# Extreme rant...why you should NOT have rabbits in classrooms/daycares



## labyrinth001 (Aug 6, 2011)

I recently started to work part-time at a daycare. They have a tiny rabbit named Oreo; I don't know what kind he is, but he's black and white and is around 9 years old, I think...he's been there for awhile, I know that. He lives in a tiny wire cage that's about a foot and a half long and a foot wide. It's completely wire, and the only soft spot to lay is his litterbox, which he can't exactly stretch out in. I'm bringing in an old t-shirt to put in there so he can lay on that if he wants. 

There's another woman who works there, and she doesn't speak the best English in the world, but I KNOW she understands it; she's always feeding Oreo crackers, chips, and gigantic pieces of fruit, often with the pits still in them (which I know can be POISONOUS, so I always take them out when I see them). If you try to tell her not to feed him those things, she pretends not to understand you. Legitimately says "I don't understand" and walks away. 

Another girl who works there picks him up with one hand, giving him no support as she holds him, and just hands him to the children to do whatever they want with him. And of course, these are kids who simply don't understand the concept of how to hold a rabbit, or that rabbits like to hop around and get exercise, not just sit in their laps all of the time, no matter how much I try to explain it to them.

I feel like the saddest thing is that since this rabbit is an older one and probably so used to this kind of attention, that he has no fight in him at all. And if he does try to run away, the kids just catch him again, no matter how much I say "Oreo wants to get some exercise, now." And I have no back-up from the other adults; I'm the ONLY one there who believes that kids should NOT have pets when they're really young, forget be able to just "play" with them. I actually asked my boss that if she ever thinks Oreo would do better in a new home because he's old, that I would be willing to adopt him. I tried to tell her my concerns, not accusingly but in just a helpful manner, and she said the kids would miss him too much. This is a rabbit who has never had a good life and has no idea what it feels like to be happy. I don't think he's even ever been to the vet's.

I would seriously bring him home if she would let me...I don't know if I would try to bond him and Honey. Oreo isn't neutured, I know, and I don't know if he'd be fit to go through the operation now...? But I could at least give him a good home for the rest of his life, no matter how short it might be. Rabbits can live for a long time, I know, but with how he's been fed and treated his whole life, I don't know how much longer he has. He HAS energy and wants to run, but he can't because of where he lives. It just sickens me how people think rabbits make good pets for the classroom because they're small and are "easy to take care of." Nobody realizes what kind of care they need and how fragile they are. Honey HATES to be held or sit in my lap, but he loves to sit near me and be pet. I would NEVER force him to stay with me if he didn't want to. I only hold him if I have to carry him outside. But you can't explain that to a five year old.

Sorry that was such a long rant, but I seriously was so frustrated today I had to get it out somewhere. I was wondering if anyone has any suggestions...I was thinking of going out and buying a bigger cage for him at least, but I don't know if I should.


----------



## Guest (Sep 7, 2011)

I don't really have any suggestions but poor, poor Oreo


----------



## Lil Miss (Dec 11, 2010)

i dont have any solutions either.

# INFORMATION PROVIDED
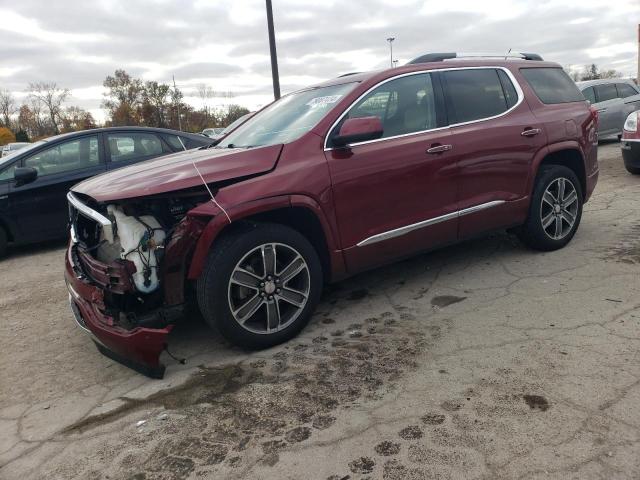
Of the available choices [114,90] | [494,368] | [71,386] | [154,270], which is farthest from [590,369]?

# PROBLEM TO WORK ON
Repeat the daycare rabbit post from "Sorry that was" up to and including "(Sep 7, 2011)", substituting "larger pen" for "bigger cage". Rely only on the daycare rabbit post, not on the material.

# ANSWER TO THE TASK
Sorry that was such a long rant, but I seriously was so frustrated today I had to get it out somewhere. I was wondering if anyone has any suggestions...I was thinking of going out and buying a larger pen for him at least, but I don't know if I should.


----------



## Guest (Sep 7, 2011)